San Antonio is one of 24 cities nationwide covered by the court order requiring the U.S. Department of Housing and Urban Development to expand the amount of money received by so called 'Section Eight Housing' recipients, now called Housing Choice Voucher recipients, to allow the recipients to live in middle class neighborhoods where current voucher amounts are too small to afford the rent, News Radio 1200 WOAI reports.
Navarra Williams, CEO of San Antonio Metropolitan Ministries, which works to alleviate homelessness, says his organization already does this, and it has had positive results for tlow income people.
"And as they tend to grow the good habits of their neighbors, their behavior changes as well, and that has been very successful for us," Williams said.
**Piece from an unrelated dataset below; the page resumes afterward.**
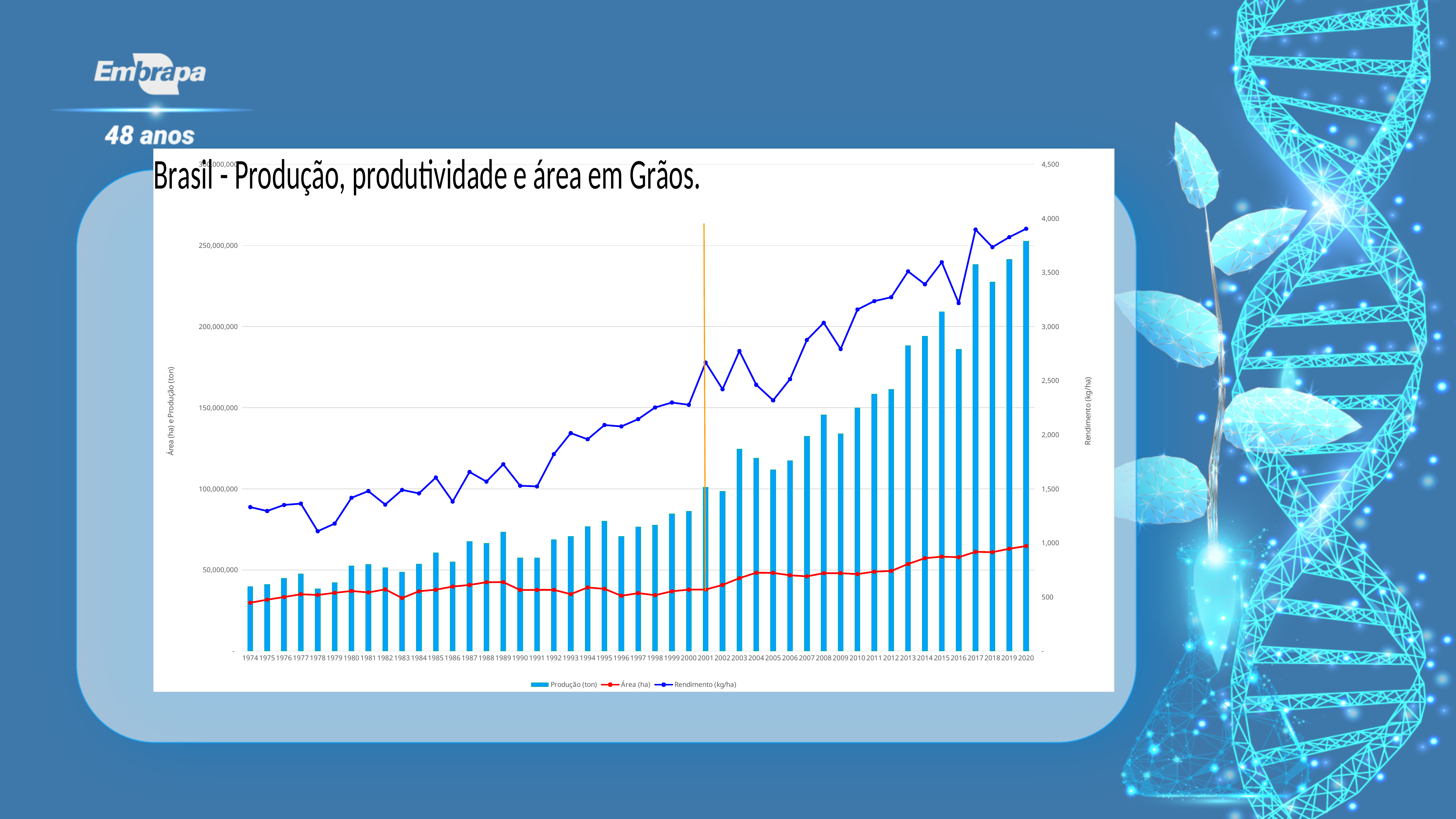
How many series does the legend list? 3 In which year is Rendimento (kg/ha) lowest? 1978 Is the Produção (ton) value for 2020 greater or less than 200,000,000? greater Does Produção (ton) generally rise or fall from 1974 to 2020? rise In which year is Produção (ton) highest? 2020 How many years are shown on the x axis? 47 Is the Rendimento (kg/ha) value for 2020 greater or less than 3,500? greater Is the Produção (ton) value for 1974 greater or less than 50,000,000? less What kind of chart is shown on the slide? A combined bar and line chart What is the title of the chart? Brasil - Produção, produtividade e área em Grãos. Which series is drawn as a red line? Área (ha) Which year has the higher Rendimento (kg/ha), 2001 or 2002? 2001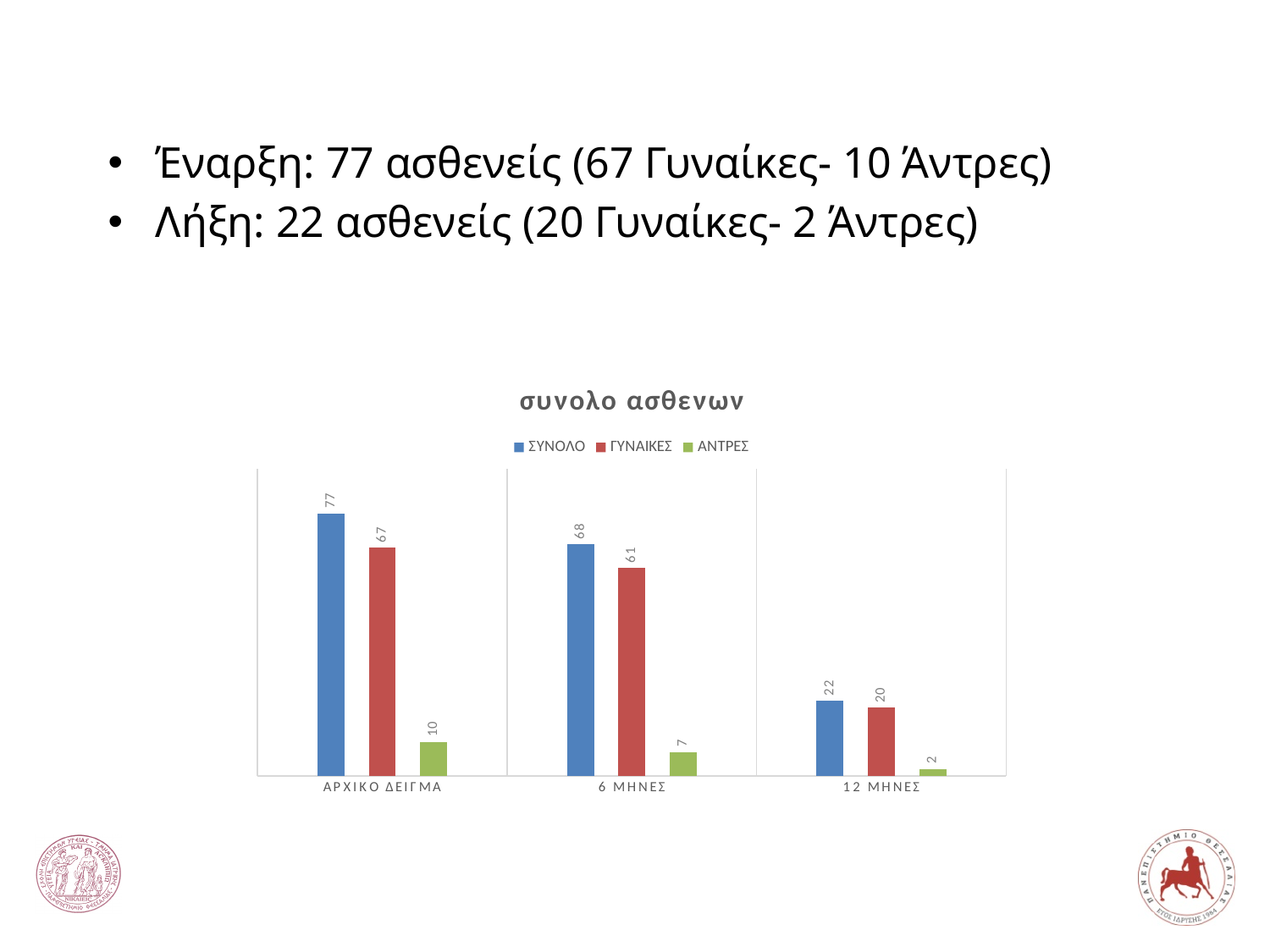
Which category has the lowest ΓΥΝΑΙΚΕΣ value? 12 ΜΗΝΕΣ Do the ΣΥΝΟΛΟ values rise or fall from ΑΡΧΙΚΟ ΔΕΙΓΜΑ to 12 ΜΗΝΕΣ? Fall How many categories are shown on the x axis? 3 What is the difference between the ΣΥΝΟΛΟ values for ΑΡΧΙΚΟ ΔΕΙΓΜΑ and 6 ΜΗΝΕΣ? 9 How many series does the legend list? 3 Which is larger: ΑΝΤΡΕΣ at ΑΡΧΙΚΟ ΔΕΙΓΜΑ or ΑΝΤΡΕΣ at 6 ΜΗΝΕΣ? ΑΡΧΙΚΟ ΔΕΙΓΜΑ Which category has the highest ΣΥΝΟΛΟ value? ΑΡΧΙΚΟ ΔΕΙΓΜΑ What is the difference between ΓΥΝΑΙΚΕΣ and ΑΝΤΡΕΣ at 12 ΜΗΝΕΣ? 18 What is the value of ΣΥΝΟΛΟ for ΑΡΧΙΚΟ ΔΕΙΓΜΑ? 77 What kind of chart is shown? Bar chart What is the value of ΓΥΝΑΙΚΕΣ at 6 ΜΗΝΕΣ? 61 What is the value of ΑΝΤΡΕΣ at 12 ΜΗΝΕΣ? 2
Called the Small Area Fair Market Rents rule, it was championed by Obama era Housing and Urban Development Secretary and former San Antonio Mayor Julian Castro as a way to break the pattern of low income people growing up in poor neighborhoods because their Section 8 rent voucher is not large enough to allow them to move to wealthier areas which feature better schools and more amenities.
Carson has referred to the SAFMR program as 'government enforced social engineering.'
Trump Administration HUD Secretary Ben Carson blocked implementation of the rule, but that block was overturned by a federal judge.
Castro blasted the Trump Administration's decision to delay implementation of the rule, telling The Atlantic magazine, “There’s almost a sense that if you’re poor that you somehow deserve it, and I completely disagree with that.”
What has in the past been called 'Scattered Site' housing has always been unpopular among conservatives, who see it as a use of their tax money to give low income people, many of whom don't work, a lifestyle which they have worked hard to achieve.
But supporters say the plan will save tax money, because currently landlords can gouge Section 8 recipients with above market rents, knowing they don't have the ability to seek out housing elsewhere. Supporters say this will also these low income individuals the ability to move into middle class neighborhoods and pay market rate rents.
The ruling comes at a time when Williams says San Antonio's rising cost of housing is forcing more families out of their homes.
"There is definitely pressure not just for folks who can become homeless, but for low income folks who cannot afford housing in San Antonio," he said.
Gentrification, especially on the west end of the traditionally low income east side, is also playing a role in taking low income oriented housing off the market.
Mayor Nirenberg has made dealing with an increased shortage of low income housing a key issue of his campaign.
The case comes out of an attempt in Dallas to calculate average rents over a larger area, which would include more neighborhoods of different economic backgrounds and allow low income individuals to have greater lifestyle choices.
Studies have said that the ZIP code where a child grows up frequently dictates that child's success later in life.
HUD says it will immediately begin working with housing authorities in San Antonio and elsewhere to begin implementation of the rule.